=== Goal of the exercise ===
Copy out all of the material below word for word, leaving out the pictures.

=== Raw records ===
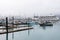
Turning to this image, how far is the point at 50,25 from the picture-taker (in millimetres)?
12906

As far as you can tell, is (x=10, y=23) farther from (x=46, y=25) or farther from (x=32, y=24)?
(x=46, y=25)

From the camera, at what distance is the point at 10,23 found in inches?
413

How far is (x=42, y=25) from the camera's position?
13055mm

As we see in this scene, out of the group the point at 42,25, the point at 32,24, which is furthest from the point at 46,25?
the point at 32,24

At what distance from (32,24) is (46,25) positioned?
119 centimetres

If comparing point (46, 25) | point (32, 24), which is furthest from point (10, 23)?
point (46, 25)

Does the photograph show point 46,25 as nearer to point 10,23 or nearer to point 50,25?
point 50,25

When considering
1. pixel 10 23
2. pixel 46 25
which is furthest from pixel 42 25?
pixel 10 23

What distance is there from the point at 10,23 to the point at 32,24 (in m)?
2.96

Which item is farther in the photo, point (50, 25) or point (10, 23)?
point (50, 25)

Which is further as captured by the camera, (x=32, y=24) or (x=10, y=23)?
(x=32, y=24)

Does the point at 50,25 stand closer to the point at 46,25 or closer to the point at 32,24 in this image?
the point at 46,25

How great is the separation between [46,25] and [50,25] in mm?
363

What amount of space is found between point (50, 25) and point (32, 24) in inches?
59.4
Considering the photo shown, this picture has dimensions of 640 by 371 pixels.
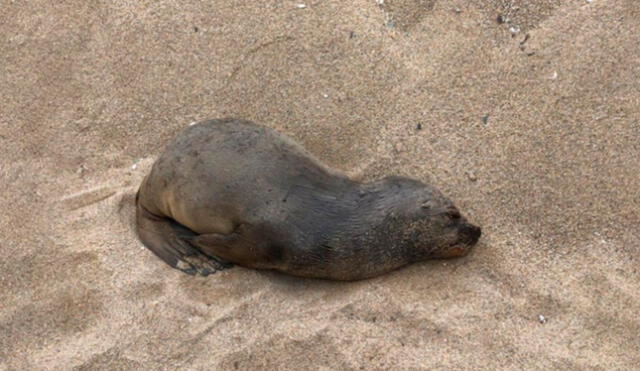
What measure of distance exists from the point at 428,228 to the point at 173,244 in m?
1.46

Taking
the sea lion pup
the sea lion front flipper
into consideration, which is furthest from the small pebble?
the sea lion front flipper

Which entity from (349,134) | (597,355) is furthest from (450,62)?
(597,355)

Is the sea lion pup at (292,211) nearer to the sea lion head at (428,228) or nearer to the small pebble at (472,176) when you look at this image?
the sea lion head at (428,228)

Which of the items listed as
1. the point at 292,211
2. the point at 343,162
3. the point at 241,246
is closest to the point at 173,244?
the point at 241,246

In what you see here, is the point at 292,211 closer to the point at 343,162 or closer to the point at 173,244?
the point at 343,162

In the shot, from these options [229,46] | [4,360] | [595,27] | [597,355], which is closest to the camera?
[597,355]

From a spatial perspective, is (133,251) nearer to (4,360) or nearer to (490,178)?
(4,360)

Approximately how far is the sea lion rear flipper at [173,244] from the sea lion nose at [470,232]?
50.9 inches

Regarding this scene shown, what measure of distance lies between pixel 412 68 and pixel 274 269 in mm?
1554

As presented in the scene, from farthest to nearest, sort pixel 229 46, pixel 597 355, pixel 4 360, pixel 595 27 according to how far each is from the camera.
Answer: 1. pixel 229 46
2. pixel 595 27
3. pixel 4 360
4. pixel 597 355

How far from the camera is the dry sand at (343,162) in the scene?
361cm

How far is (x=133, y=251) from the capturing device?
4109 mm

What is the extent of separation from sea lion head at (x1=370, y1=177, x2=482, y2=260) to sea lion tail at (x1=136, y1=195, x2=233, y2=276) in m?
0.97

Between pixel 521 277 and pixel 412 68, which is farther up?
pixel 412 68
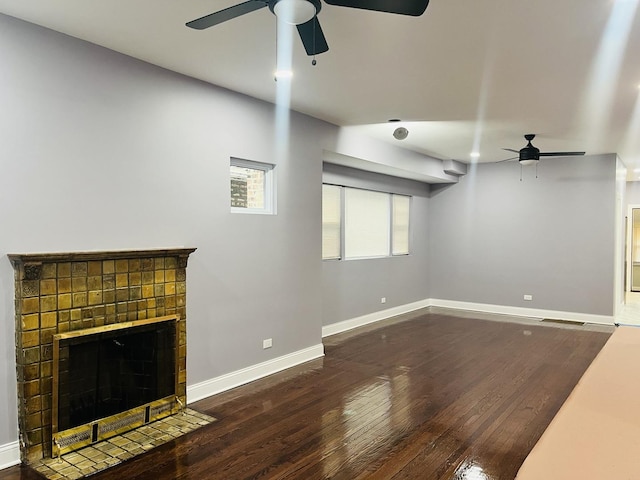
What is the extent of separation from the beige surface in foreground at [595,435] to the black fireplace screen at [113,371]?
2.64 m

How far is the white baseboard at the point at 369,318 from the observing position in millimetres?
6332

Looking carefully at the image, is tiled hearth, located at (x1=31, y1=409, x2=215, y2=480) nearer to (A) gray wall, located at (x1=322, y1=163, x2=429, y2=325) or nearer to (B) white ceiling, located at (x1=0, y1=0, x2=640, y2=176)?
(B) white ceiling, located at (x1=0, y1=0, x2=640, y2=176)

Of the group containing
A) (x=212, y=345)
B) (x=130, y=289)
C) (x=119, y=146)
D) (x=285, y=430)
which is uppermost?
(x=119, y=146)

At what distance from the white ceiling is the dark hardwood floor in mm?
2673

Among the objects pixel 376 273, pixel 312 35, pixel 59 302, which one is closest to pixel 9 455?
pixel 59 302

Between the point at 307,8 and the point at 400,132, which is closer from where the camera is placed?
the point at 307,8

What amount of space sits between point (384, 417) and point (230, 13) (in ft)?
9.62

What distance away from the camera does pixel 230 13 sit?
2.09m

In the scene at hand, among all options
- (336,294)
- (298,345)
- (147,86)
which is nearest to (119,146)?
(147,86)

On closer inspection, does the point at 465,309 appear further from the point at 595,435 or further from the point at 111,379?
the point at 111,379

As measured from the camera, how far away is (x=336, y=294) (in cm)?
645

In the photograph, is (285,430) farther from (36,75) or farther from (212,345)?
(36,75)

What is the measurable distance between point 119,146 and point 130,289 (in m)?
1.05

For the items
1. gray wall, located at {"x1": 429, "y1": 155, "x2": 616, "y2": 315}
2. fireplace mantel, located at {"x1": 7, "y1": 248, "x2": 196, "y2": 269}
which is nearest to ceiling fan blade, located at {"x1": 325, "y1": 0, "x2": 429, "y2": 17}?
fireplace mantel, located at {"x1": 7, "y1": 248, "x2": 196, "y2": 269}
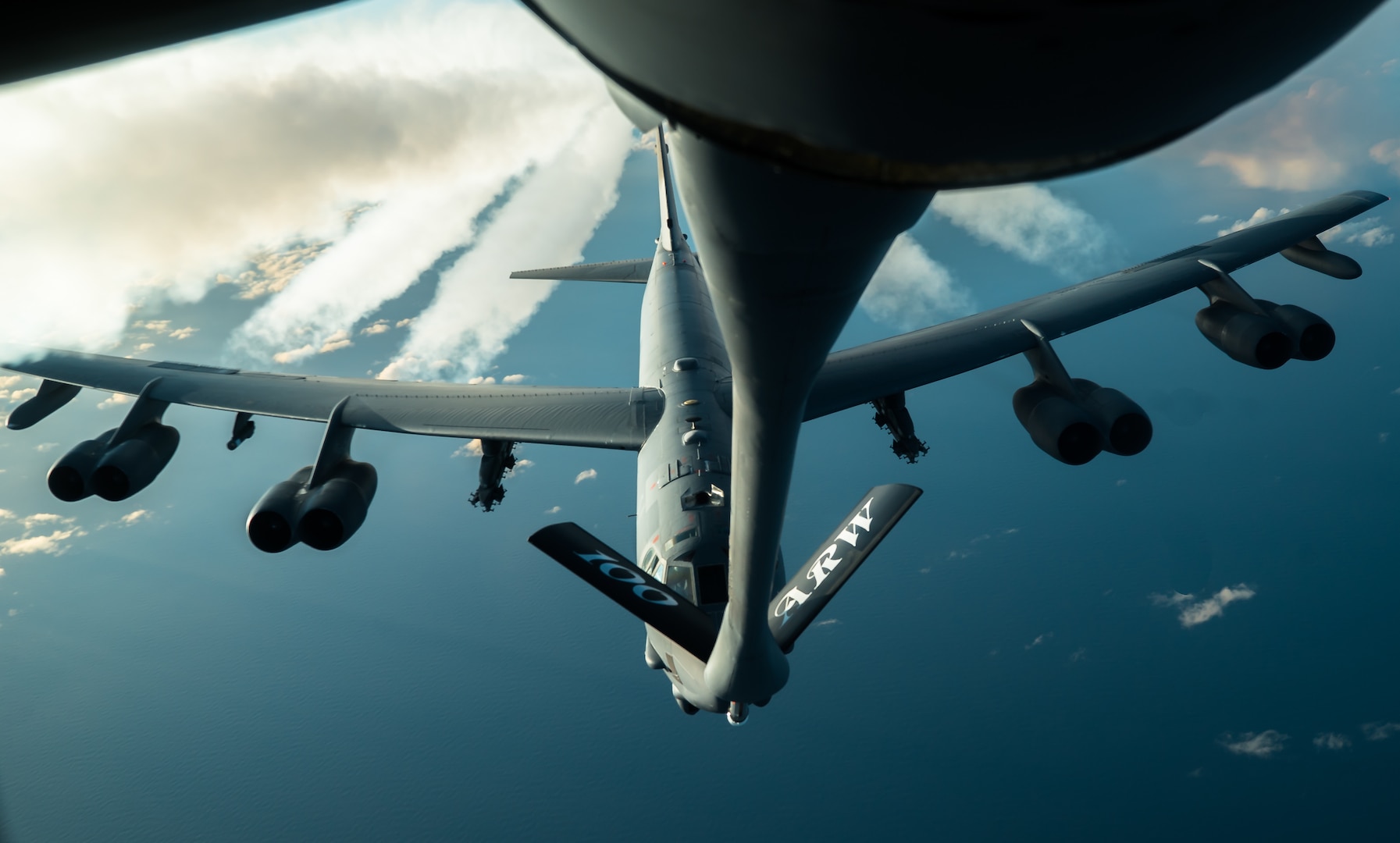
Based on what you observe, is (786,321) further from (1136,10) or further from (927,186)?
(1136,10)

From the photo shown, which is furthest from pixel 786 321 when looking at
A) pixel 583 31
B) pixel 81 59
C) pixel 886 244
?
pixel 81 59

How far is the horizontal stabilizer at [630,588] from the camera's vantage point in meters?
12.7

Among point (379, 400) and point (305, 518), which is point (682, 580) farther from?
point (379, 400)

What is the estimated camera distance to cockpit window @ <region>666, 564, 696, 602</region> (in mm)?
16047

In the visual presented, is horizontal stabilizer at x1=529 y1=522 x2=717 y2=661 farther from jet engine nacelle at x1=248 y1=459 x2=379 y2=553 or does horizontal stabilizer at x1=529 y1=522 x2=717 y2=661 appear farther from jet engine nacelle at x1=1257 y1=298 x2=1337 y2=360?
jet engine nacelle at x1=1257 y1=298 x2=1337 y2=360

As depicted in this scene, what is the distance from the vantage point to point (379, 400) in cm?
2219

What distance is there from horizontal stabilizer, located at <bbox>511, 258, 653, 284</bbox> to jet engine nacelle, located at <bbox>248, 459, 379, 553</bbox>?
631 inches

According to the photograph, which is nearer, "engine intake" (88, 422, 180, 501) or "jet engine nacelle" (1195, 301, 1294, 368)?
"engine intake" (88, 422, 180, 501)

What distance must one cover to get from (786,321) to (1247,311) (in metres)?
23.1

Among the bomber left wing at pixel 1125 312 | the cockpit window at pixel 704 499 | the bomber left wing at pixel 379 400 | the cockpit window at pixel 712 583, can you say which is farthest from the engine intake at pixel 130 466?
the bomber left wing at pixel 1125 312

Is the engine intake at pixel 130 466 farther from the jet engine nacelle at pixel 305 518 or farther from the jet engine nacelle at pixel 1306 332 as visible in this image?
the jet engine nacelle at pixel 1306 332

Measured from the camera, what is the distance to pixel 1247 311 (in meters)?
21.4

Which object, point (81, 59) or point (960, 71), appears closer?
point (960, 71)

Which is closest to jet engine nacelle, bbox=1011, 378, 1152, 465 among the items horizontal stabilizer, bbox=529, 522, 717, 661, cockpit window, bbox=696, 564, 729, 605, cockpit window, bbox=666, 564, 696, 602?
cockpit window, bbox=696, 564, 729, 605
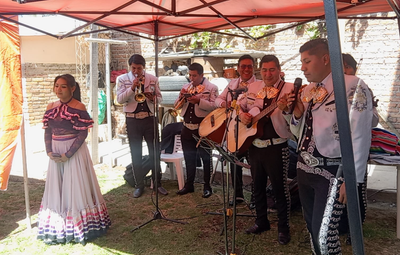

=== Reply ===
Turning to this image, how far is the point at 50,25 from the picture-taker (in millimetres)?
12906

As far as you can tell, is (x=10, y=23) farther from (x=46, y=25) or farther from (x=32, y=24)?
(x=46, y=25)

From the camera, at what distance is the point at 10,23 found in inches?
413

How far is (x=42, y=25) from the camera's position?
13055mm

As we see in this scene, out of the group the point at 42,25, the point at 32,24, which is furthest from the point at 46,25?
the point at 32,24

At what distance from (32,24) is (46,25) positioned?
119 centimetres

If comparing point (46, 25) | point (32, 24), which is furthest from point (10, 23)?
point (46, 25)

Does the photograph show point 46,25 as nearer to point 10,23 or nearer to point 50,25?
point 50,25

When considering
1. pixel 10 23
2. pixel 46 25
which is furthest from pixel 42 25?
pixel 10 23

What distance is there from the point at 10,23 to the point at 32,24 (in m)?
2.96

Which item is farther in the photo, point (50, 25) or point (10, 23)?
point (50, 25)

Which is further as captured by the camera, (x=32, y=24) or (x=10, y=23)?
(x=32, y=24)

Does the point at 50,25 stand closer to the point at 46,25 or closer to the point at 32,24 in this image?
the point at 46,25

How great is the separation between [46,25] and [50,25] in mm?
363

What amount of space is found between point (50, 25) and point (32, 24) in inches?
59.4
Considering the photo shown, this picture has dimensions of 640 by 371 pixels.
What measure of distance exists from the point at 428,228 to the point at 173,244 in m?
1.46

Taking
the sea lion pup
the sea lion front flipper
into consideration, which is furthest from the small pebble?
the sea lion front flipper

Which entity from (349,134) | (597,355) is furthest from (450,62)?
(597,355)

Is the sea lion pup at (292,211) nearer to the sea lion head at (428,228) or nearer to the small pebble at (472,176) when you look at this image?
the sea lion head at (428,228)

Which of the items listed as
1. the point at 292,211
2. the point at 343,162
3. the point at 241,246
is closest to the point at 173,244?
the point at 241,246

In what you see here, is the point at 292,211 closer to the point at 343,162 or closer to the point at 173,244?
the point at 343,162

In the shot, from these options [229,46] | [4,360] | [595,27] | [597,355], which is closest to the camera?
[597,355]

From a spatial perspective, is (133,251) nearer to (4,360) or nearer to (490,178)?
(4,360)

Approximately how far is the sea lion rear flipper at [173,244] from the sea lion nose at [470,232]?
50.9 inches

Regarding this scene shown, what measure of distance lies between pixel 412 68 and pixel 274 269 in mm?
1554

As presented in the scene, from farthest to nearest, sort pixel 229 46, pixel 597 355, pixel 4 360, pixel 595 27 according to how far each is from the camera.
Answer: 1. pixel 229 46
2. pixel 595 27
3. pixel 4 360
4. pixel 597 355

How far from the camera is the dry sand at (343,162) in the scene?
361cm

How far is (x=133, y=251) from the capturing device?
4109 mm

What is the extent of separation from sea lion head at (x1=370, y1=177, x2=482, y2=260) to sea lion tail at (x1=136, y1=195, x2=233, y2=276) in m?
0.97

Between pixel 521 277 and pixel 412 68, which is farther up?
pixel 412 68
What is the extent of separation from the beige surface in foreground at [595,435] to the black fireplace screen at [113,371]?
2.64 m

How far is the white baseboard at the point at 369,318 from the observing position in millimetres?
6332

Looking carefully at the image, is tiled hearth, located at (x1=31, y1=409, x2=215, y2=480) nearer to (A) gray wall, located at (x1=322, y1=163, x2=429, y2=325) or nearer to (B) white ceiling, located at (x1=0, y1=0, x2=640, y2=176)?
(B) white ceiling, located at (x1=0, y1=0, x2=640, y2=176)

Of the group containing
A) (x=212, y=345)
B) (x=130, y=289)
C) (x=119, y=146)
D) (x=285, y=430)
which is uppermost?
(x=119, y=146)

At what distance from the white ceiling is the dark hardwood floor in mm?
2673

Among the objects pixel 376 273, pixel 312 35, pixel 59 302, which one is closest to pixel 9 455?
pixel 59 302

Between the point at 307,8 and the point at 400,132, which is closer from where the camera is placed?
the point at 307,8

What amount of space sits between point (384, 417) and point (230, 13) (in ft)?
9.62

What distance away from the camera does pixel 230 13 sit?
2.09m

In the scene at hand, among all options
- (336,294)
- (298,345)
- (147,86)
which is nearest to (119,146)?
(147,86)

On closer inspection, does the point at 465,309 appear further from the point at 595,435 or further from the point at 111,379?
the point at 111,379

As measured from the camera, how far away is (x=336, y=294) (in cm)?
645

In the photograph, is (285,430) farther from (36,75) or farther from (212,345)?
(36,75)

What is the measurable distance between point 119,146 and point 130,289 (in m)?
1.05

For the items
1. gray wall, located at {"x1": 429, "y1": 155, "x2": 616, "y2": 315}
2. fireplace mantel, located at {"x1": 7, "y1": 248, "x2": 196, "y2": 269}
which is nearest to ceiling fan blade, located at {"x1": 325, "y1": 0, "x2": 429, "y2": 17}?
fireplace mantel, located at {"x1": 7, "y1": 248, "x2": 196, "y2": 269}
Based on what you observe, is (786,321) further from (1136,10) or further from (927,186)?
(1136,10)

From the photo shown, which is furthest from pixel 786 321 when looking at
A) pixel 583 31
B) pixel 81 59
C) pixel 886 244
?
pixel 81 59

How far is the horizontal stabilizer at [630,588] from the camera's vantage point in meters?
12.7

Among point (379, 400) and point (305, 518), which is point (682, 580) farther from?
point (379, 400)

What is the estimated camera distance to cockpit window @ <region>666, 564, 696, 602</region> (in mm)?
16047

In the visual presented, is horizontal stabilizer at x1=529 y1=522 x2=717 y2=661 farther from jet engine nacelle at x1=248 y1=459 x2=379 y2=553 or does horizontal stabilizer at x1=529 y1=522 x2=717 y2=661 appear farther from jet engine nacelle at x1=1257 y1=298 x2=1337 y2=360?
jet engine nacelle at x1=1257 y1=298 x2=1337 y2=360

As depicted in this scene, what is the distance from the vantage point to point (379, 400) in cm?
2219

What distance is there from horizontal stabilizer, located at <bbox>511, 258, 653, 284</bbox> to jet engine nacelle, located at <bbox>248, 459, 379, 553</bbox>?
631 inches

According to the photograph, which is nearer, "engine intake" (88, 422, 180, 501) or "jet engine nacelle" (1195, 301, 1294, 368)?
"engine intake" (88, 422, 180, 501)

What distance must one cover to get from (786,321) to (1247,311) (in metres)?
23.1

Among the bomber left wing at pixel 1125 312 | the cockpit window at pixel 704 499 | the bomber left wing at pixel 379 400 | the cockpit window at pixel 712 583, can you say which is farthest from the engine intake at pixel 130 466?
the bomber left wing at pixel 1125 312

Is the engine intake at pixel 130 466 farther from the jet engine nacelle at pixel 305 518 or farther from the jet engine nacelle at pixel 1306 332 as visible in this image?
the jet engine nacelle at pixel 1306 332

Measured from the camera, what is the distance to pixel 1247 311 (in meters)?
21.4

Which object, point (81, 59) or point (960, 71), appears closer?
point (960, 71)

Which is closest to jet engine nacelle, bbox=1011, 378, 1152, 465 among the items horizontal stabilizer, bbox=529, 522, 717, 661, cockpit window, bbox=696, 564, 729, 605, cockpit window, bbox=666, 564, 696, 602?
cockpit window, bbox=696, 564, 729, 605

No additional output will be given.